Study questions:
A) Using the passage on Pitman Training, answer each question on its own line:
(i) In which town and county is the company based?
(ii) Which two companies did the training business later split into?
(iii) How many training centers does the company have in Ireland?
B) Please list every country outside the UK and Ireland where the passage on Pitman Training says the company has training centers.
C) Carry on the passage on Pitman Training from the point after its final sentence.

Passage for review:
★ ★ ★ ★
UK-based training company

Pitman Training Group Limited is a private limited company based in Wetherby, West Yorkshire. They are an independent training provider, delivering online and paper-based tests for educational organisations. The company has been in operation since 1837 - when Issac Pitman invented Shorthand.

== History ==
Pitman Training is named after Isaac Pitman, the pioneer of shorthand writing. Along with his sons, Alfred and Ernest, Isaac developed training businesses across the UK. The training business later evolved into two separate companies: Pitman Training and JHP Training (now Learndirect Ltd).

Pitman Training claims to provide training to more than 30,000 people each year and currently holds a pass rate of 98 per cent for their Diploma range. A 2003 survey by the group found that 15 per cent of Britain's working population wanted a career change.

=== Expansion ===
There are 50 training centres across the UK and 17 in Ireland, as well as 6 international markets spread across 13 training centres in Palestine, Russia, Kuwait, Pakistan, Kenya and Ghana.

=== Partnerships and sponsorships ===
Pitman Training partners with a number of educational bodies, including the Association of Accounting Technicians, the British Computer Society, Digital Marketing Institute and City and Guilds.

The group has sponsored several awards and events, including the Yorkshire PA of the Year Awards and Bett Asia event in Kuala Lumpur, Malaysia.
★ ★ ★ ★
Data section:

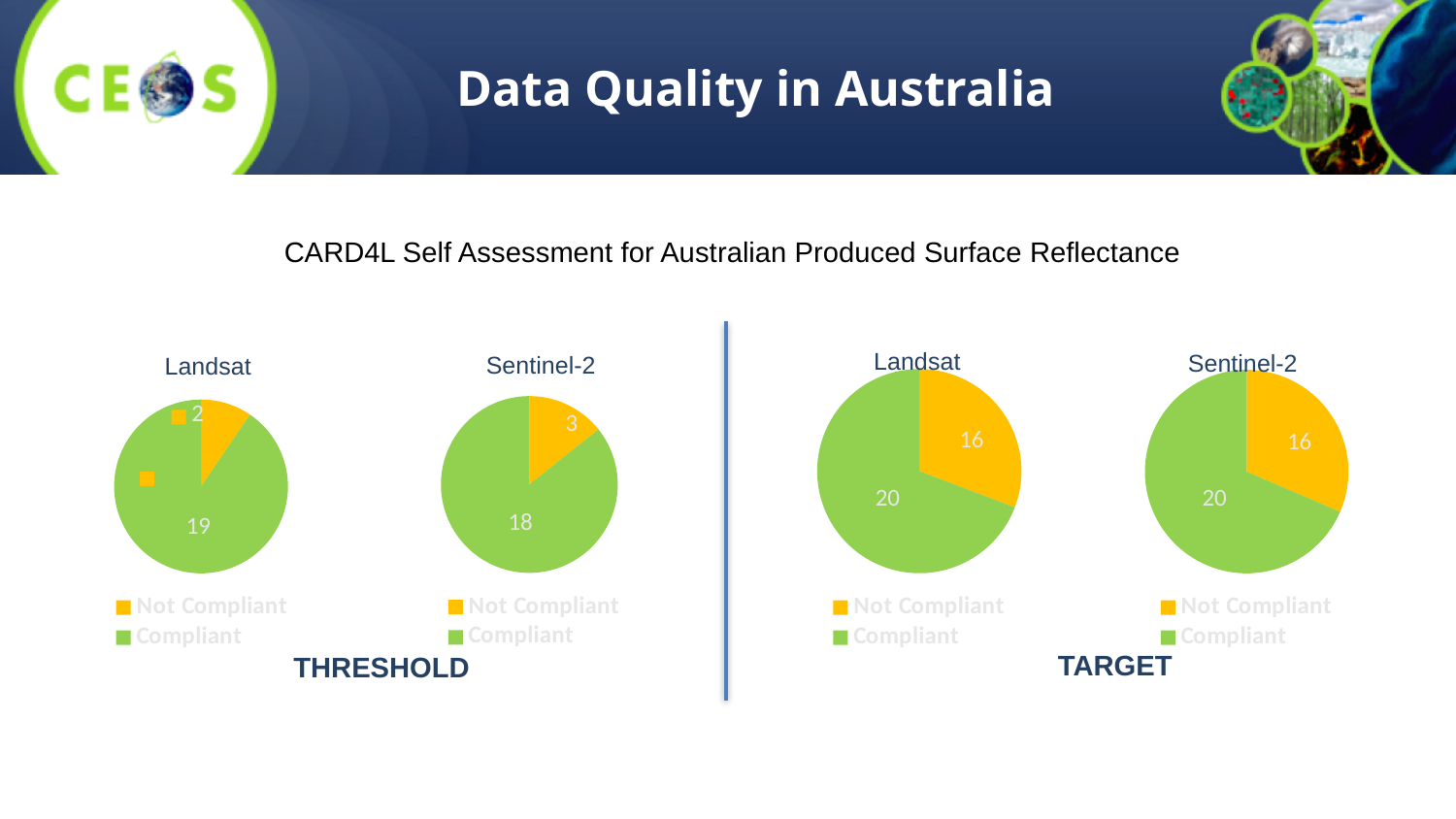
What type of chart is used for the THRESHOLD Landsat assessment? Pie chart In the THRESHOLD Landsat pie chart, which colour represents the Not Compliant slice? Yellow In the THRESHOLD Sentinel-2 pie chart, how many items are Compliant? 18 In the TARGET Landsat pie chart, how many items are Not Compliant? 16 How many entries does the legend of the TARGET Sentinel-2 pie chart list? 2 In the THRESHOLD Landsat pie chart, what is the difference between the Compliant and Not Compliant counts? 17 In the TARGET Sentinel-2 pie chart, how many items are Compliant? 20 In the THRESHOLD Sentinel-2 pie chart, which slice is larger, Compliant or Not Compliant? Compliant In the THRESHOLD Sentinel-2 pie chart, how many items are Not Compliant? 3 In the THRESHOLD Landsat pie chart, how many items are Compliant? 19 In the TARGET Landsat pie chart, what is the total number of items across both slices? 36 In the THRESHOLD Landsat pie chart, how many items are Not Compliant? 2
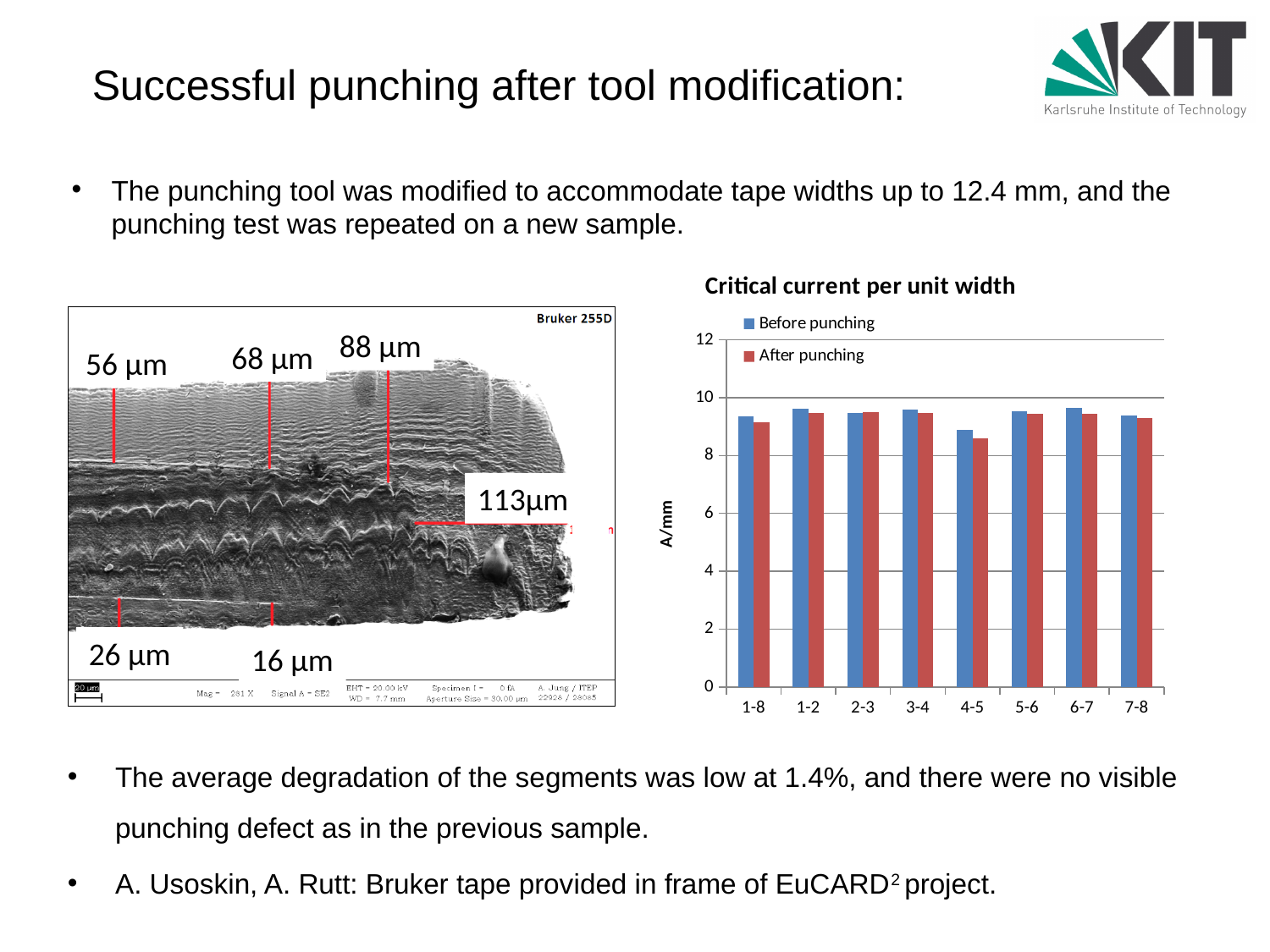
How many series does the chart's legend list? 2 What is the label of the y axis of the chart? A/mm Is the 'Before punching' value for segment 4-5 greater or less than 10? less Which is larger, the 'Before punching' value for segment 6-7 or for segment 4-5? 6-7 What is the title of the chart? Critical current per unit width Which segment has the lowest 'After punching' value? 4-5 Which segment has the lowest 'Before punching' value? 4-5 Is the 'After punching' value for segment 4-5 greater or less than 8? greater What kind of chart is shown on the slide? bar chart For segment 4-5, which is larger, the 'Before punching' value or the 'After punching' value? Before punching Is the 'Before punching' value for segment 6-7 greater or less than 8? greater How many segment categories are shown on the x axis of the chart? 8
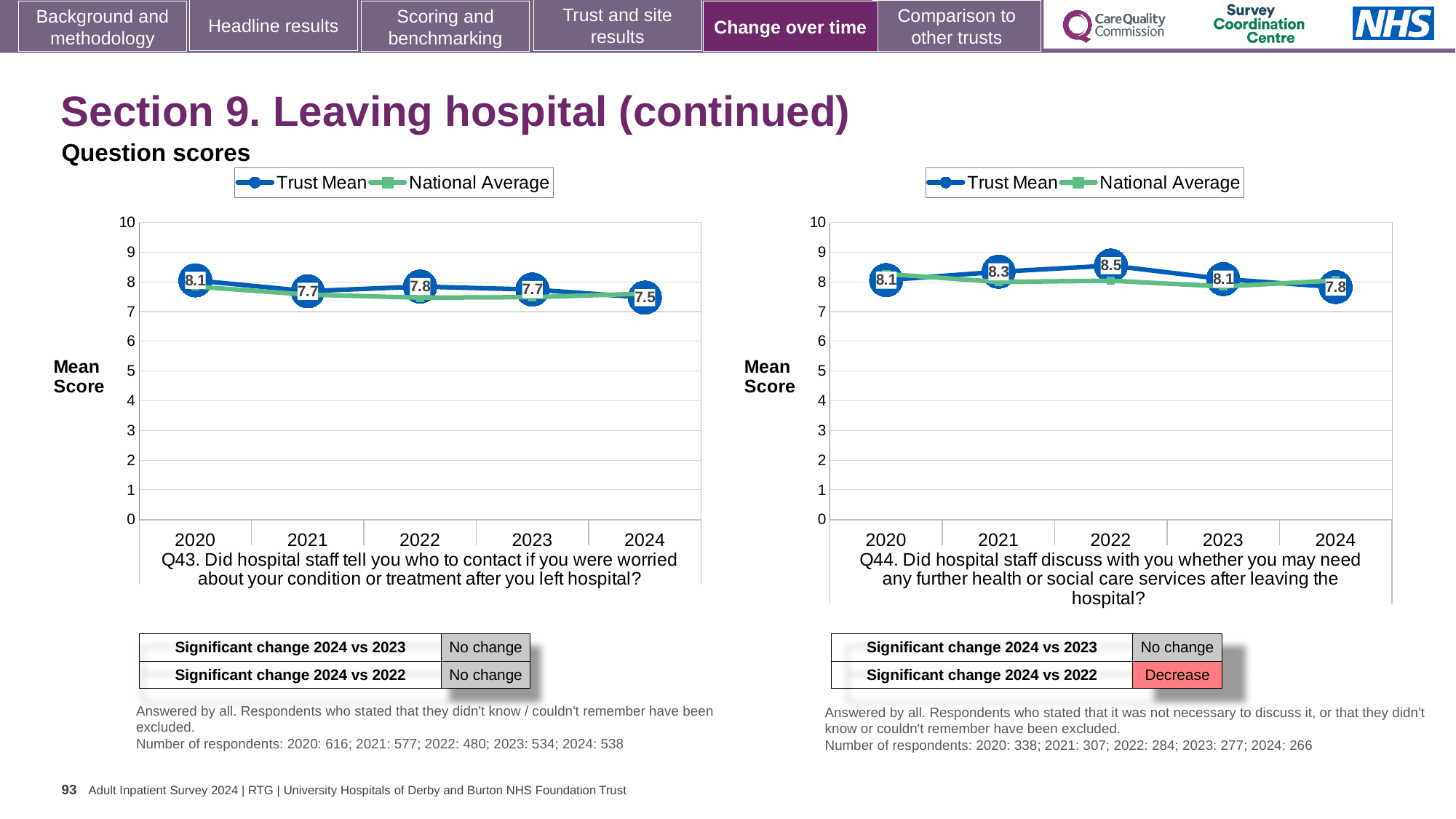
On the Q44 chart (right), what is the difference between the Trust Mean scores for 2022 and 2024? 0.7 On the Q44 chart (right), what is the Trust Mean score for 2022? 8.5 On the Q44 chart (right), what is the Trust Mean score for 2024? 7.8 On the Q44 chart (right), which year has the highest Trust Mean score? 2022 On the Q43 chart (left), which year has the lowest Trust Mean score? 2024 How many years are plotted on the Q44 chart (right)? 5 What kind of chart is the Q44 chart (right)? Line chart On the Q43 chart (left), is the National Average for 2024 greater or less than 5? greater On the Q43 chart (left), what is the Trust Mean score for 2020? 8.1 On the Q43 chart (left), what is the Trust Mean score for 2024? 7.5 On the Q43 chart (left), which is larger, the Trust Mean score for 2020 or for 2021? 2020 How many series does the legend of the Q43 chart (left) list? 2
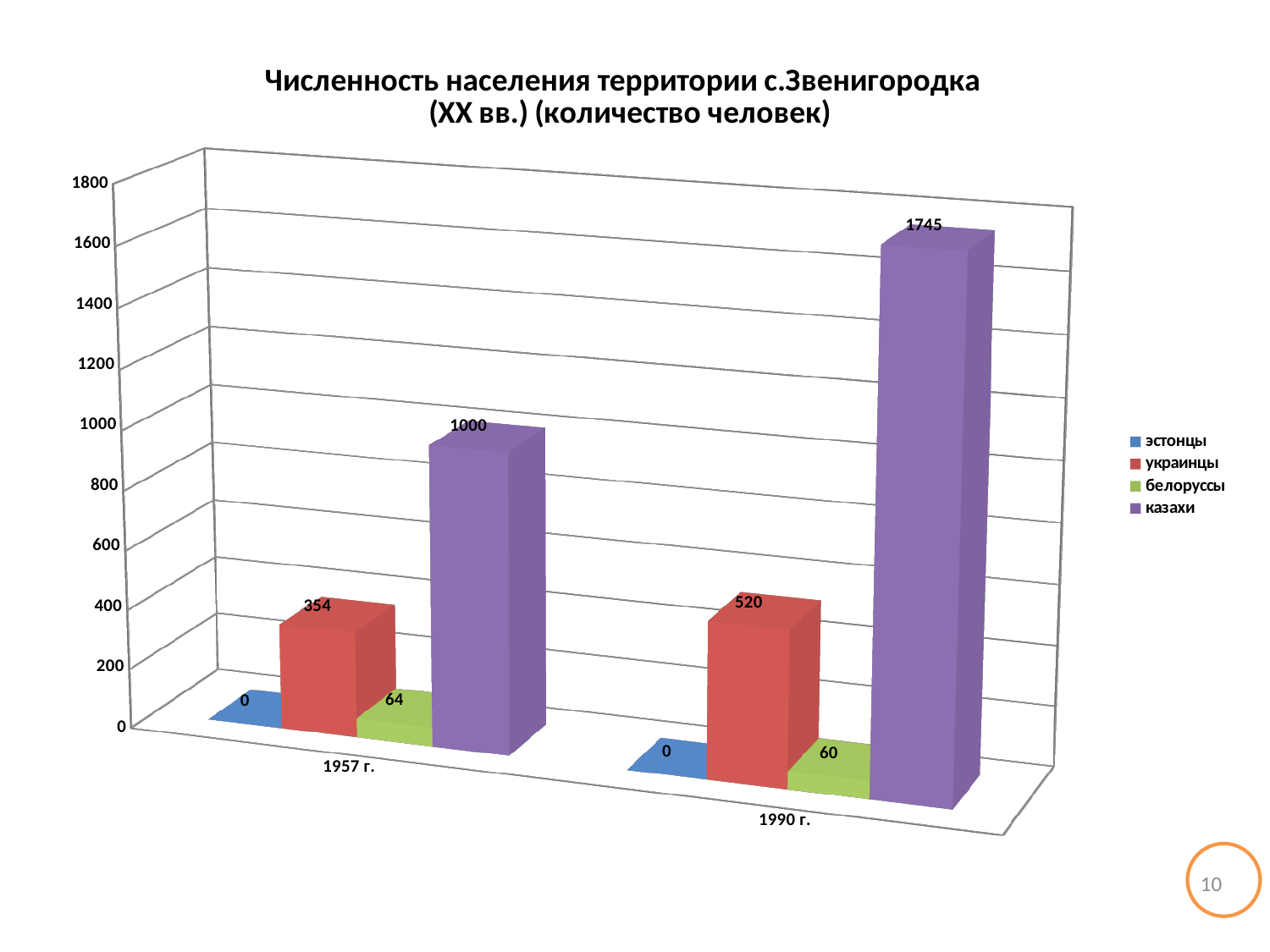
What is the value for украинцы in 1957 г.? 354 What is the difference between the казахи values for 1990 г. and 1957 г.? 745 What is the value for казахи in 1990 г.? 1745 What kind of chart is shown on the slide? bar chart How many series does the legend list? 4 What is the value for белоруссы in 1990 г.? 60 How many year categories are shown on the x axis? 2 Which group has the lowest value in 1957 г.? эстонцы Which group has the highest value in 1990 г.? казахи Which is larger: белоруссы in 1957 г. or белоруссы in 1990 г.? белоруссы in 1957 г. What is the difference between the украинцы values for 1990 г. and 1957 г.? 166 What is the value for эстонцы in 1957 г.? 0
★ ★ ★ ★
Answers to the exercises:
A)
(i) Wetherby, West Yorkshire
(ii) Pitman Training and JHP Training (now Learndirect Ltd)
(iii) 17

B) Palestine, Russia, Kuwait, Pakistan, Kenya, Ghana

C)
== Awards ==
In October 2014, the group won best Low Budget Campaign of the Year at the Northern Marketing Awards. The winning campaign was ‘Career MOT – Drive Your Future Forward’; a campaign which used iOS, Android and web apps to engage prospects via a UK-wide roadshow.

In March 2015, Pitman won the award for In-House Team of the Year (North) at the PR Moment Awards.

In June 2015, Pitman Training was a finalist at the HSBC Franchisor of the Year awards, due to their accelerated global expansion. Later in the year, Fran Maclean of Pitman was a finalist in the Olderpreneur Franchisee of the Year award, supported by HSBC Franchisee of the Year.

In February 2017, Pitman was recognised in the Executive Education, Training and Development category of the 2017 Super Brands list.

The company runs its own annual Super Achievers Awards for its students. Awards include PA of the Year, Working Mum/Dad of the Year and Entrepreneur of the Year.